И не стал расспрашивать, где, в каком лагере столь кошмарное происшествие случилось. Моё природное любопытство было подавлено чудовищностью того, о чём пооткровенничал дядя Паша. О каннибализме я лишь от Вовки Кудряшова слышал, будто в блокадном Ленинграде такое случалось. А дядя Паша продолжал:
— Опер до чего ж хитромудрый. Когда микрофилу того приблатнённого в сундук засунули, опер сам в отстойник Акимыча выбрал. А почему его? Понятно: инвалид. Насильно на операцию его не загонишь — согласие нужно. А пока из-за килы его пипку не видать — безопасный он. Он и с бабой-то ничего путнего не сможет, не то что с жмуриком. Да и верующий опять же — для него это грех.
Столь словоохотливым я дядю Пашу ещё не наблюдал. А при упоминании «микрофилы» меня всего аж передёрнуло — от отвращения: ну блатари! Подонки!
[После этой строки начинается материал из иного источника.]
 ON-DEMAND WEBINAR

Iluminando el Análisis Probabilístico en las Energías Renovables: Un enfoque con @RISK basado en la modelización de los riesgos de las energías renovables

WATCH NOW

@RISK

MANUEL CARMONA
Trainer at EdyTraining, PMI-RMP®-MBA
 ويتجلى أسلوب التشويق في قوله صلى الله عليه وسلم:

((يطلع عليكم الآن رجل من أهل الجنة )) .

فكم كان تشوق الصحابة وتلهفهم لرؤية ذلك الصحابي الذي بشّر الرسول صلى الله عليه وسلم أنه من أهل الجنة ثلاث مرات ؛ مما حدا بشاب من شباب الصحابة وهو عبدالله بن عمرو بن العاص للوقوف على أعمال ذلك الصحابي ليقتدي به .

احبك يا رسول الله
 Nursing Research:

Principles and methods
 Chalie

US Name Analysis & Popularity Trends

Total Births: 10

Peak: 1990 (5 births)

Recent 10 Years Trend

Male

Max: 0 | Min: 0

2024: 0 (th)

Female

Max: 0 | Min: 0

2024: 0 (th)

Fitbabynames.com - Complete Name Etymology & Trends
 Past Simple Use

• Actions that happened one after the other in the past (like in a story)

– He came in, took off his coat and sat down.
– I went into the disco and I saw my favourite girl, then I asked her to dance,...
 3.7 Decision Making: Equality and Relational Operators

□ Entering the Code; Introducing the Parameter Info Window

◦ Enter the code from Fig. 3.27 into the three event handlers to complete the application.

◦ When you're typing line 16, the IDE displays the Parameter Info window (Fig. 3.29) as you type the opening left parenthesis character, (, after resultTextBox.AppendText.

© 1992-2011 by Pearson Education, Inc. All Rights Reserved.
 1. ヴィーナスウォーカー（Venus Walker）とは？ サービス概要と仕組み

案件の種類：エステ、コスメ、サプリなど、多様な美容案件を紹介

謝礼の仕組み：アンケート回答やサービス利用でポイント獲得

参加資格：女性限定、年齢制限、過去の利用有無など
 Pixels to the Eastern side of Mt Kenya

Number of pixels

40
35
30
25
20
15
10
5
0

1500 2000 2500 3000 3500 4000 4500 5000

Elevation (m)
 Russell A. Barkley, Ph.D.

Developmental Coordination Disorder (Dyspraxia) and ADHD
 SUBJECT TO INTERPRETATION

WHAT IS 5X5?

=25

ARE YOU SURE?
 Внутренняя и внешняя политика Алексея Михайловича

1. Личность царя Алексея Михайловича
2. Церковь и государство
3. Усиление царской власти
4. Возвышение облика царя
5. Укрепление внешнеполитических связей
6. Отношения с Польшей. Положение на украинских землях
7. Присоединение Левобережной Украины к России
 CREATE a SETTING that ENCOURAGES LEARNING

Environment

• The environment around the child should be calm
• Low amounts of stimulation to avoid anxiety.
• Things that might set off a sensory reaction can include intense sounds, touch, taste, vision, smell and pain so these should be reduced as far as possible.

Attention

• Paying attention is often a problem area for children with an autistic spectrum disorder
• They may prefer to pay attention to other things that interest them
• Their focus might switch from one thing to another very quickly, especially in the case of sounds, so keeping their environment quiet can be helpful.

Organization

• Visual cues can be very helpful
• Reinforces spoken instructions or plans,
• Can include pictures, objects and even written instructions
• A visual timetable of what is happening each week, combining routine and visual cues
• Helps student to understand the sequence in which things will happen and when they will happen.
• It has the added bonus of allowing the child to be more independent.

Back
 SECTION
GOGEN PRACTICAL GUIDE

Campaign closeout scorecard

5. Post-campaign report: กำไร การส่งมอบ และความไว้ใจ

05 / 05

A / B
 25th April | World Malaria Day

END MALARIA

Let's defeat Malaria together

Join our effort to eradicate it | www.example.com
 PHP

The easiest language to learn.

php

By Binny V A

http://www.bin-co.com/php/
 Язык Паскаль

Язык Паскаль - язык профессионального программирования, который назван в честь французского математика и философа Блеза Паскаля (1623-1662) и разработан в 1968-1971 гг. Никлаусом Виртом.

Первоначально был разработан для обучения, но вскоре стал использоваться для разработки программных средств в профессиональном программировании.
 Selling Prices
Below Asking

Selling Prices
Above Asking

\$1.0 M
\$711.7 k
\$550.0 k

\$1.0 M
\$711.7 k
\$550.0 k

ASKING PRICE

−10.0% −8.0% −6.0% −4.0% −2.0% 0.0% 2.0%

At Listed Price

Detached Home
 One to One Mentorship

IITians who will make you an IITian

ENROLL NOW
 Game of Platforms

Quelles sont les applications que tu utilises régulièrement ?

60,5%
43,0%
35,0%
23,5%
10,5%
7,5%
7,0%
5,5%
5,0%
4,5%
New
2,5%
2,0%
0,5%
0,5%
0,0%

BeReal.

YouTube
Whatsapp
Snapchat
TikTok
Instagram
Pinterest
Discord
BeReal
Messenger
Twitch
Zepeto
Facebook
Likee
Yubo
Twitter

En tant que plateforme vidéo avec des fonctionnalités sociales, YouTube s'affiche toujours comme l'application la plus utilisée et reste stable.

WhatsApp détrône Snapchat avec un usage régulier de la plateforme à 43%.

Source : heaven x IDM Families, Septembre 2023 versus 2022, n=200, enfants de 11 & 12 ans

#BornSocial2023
Пока дядя Паша, обычно неразговорчивый и язвительный, рассказывал мне эти байки, я к нему присмотрелся повнимательней. На вид ему было лет под пятьдесят. Физиономия такая потёртая, словно ею весь барак прошвабрили. Зубов нет — цинга выкорчевала. Голова какая-то облезлая, почти лысая. Кожа дряблая, в крупных порах, серая. Видать, горькая судьбина трепала и гоняла его долго и беспощадно. Постеснялся, не спросил, сколько ему лет. Догадывался: не больше тридцати. От силы — тридцать пять. Старообразно дядя Паша выглядел, возможно, потому что — это я узнал случайно и держал от всех в секрете — глотал большими дозами, пригоршнями, разные таблетки. Калики-моргалики. Кодеин, например. Они-то и поддерживали его подвижность и улучшали настроение. Похоже, что сейчас он находился под их воздействием, таблетки он крал у больных. А у Александра Зиновьевича не брал. И не просил. Опасался разоблачения. И выдворения на общие работы. С его-то до дыр разъеденным тюрьмой и концлагерем организмом труд в забое или траншее повлёк бы только одно: скорую встречу с Акимычем. Причём в роли гостя.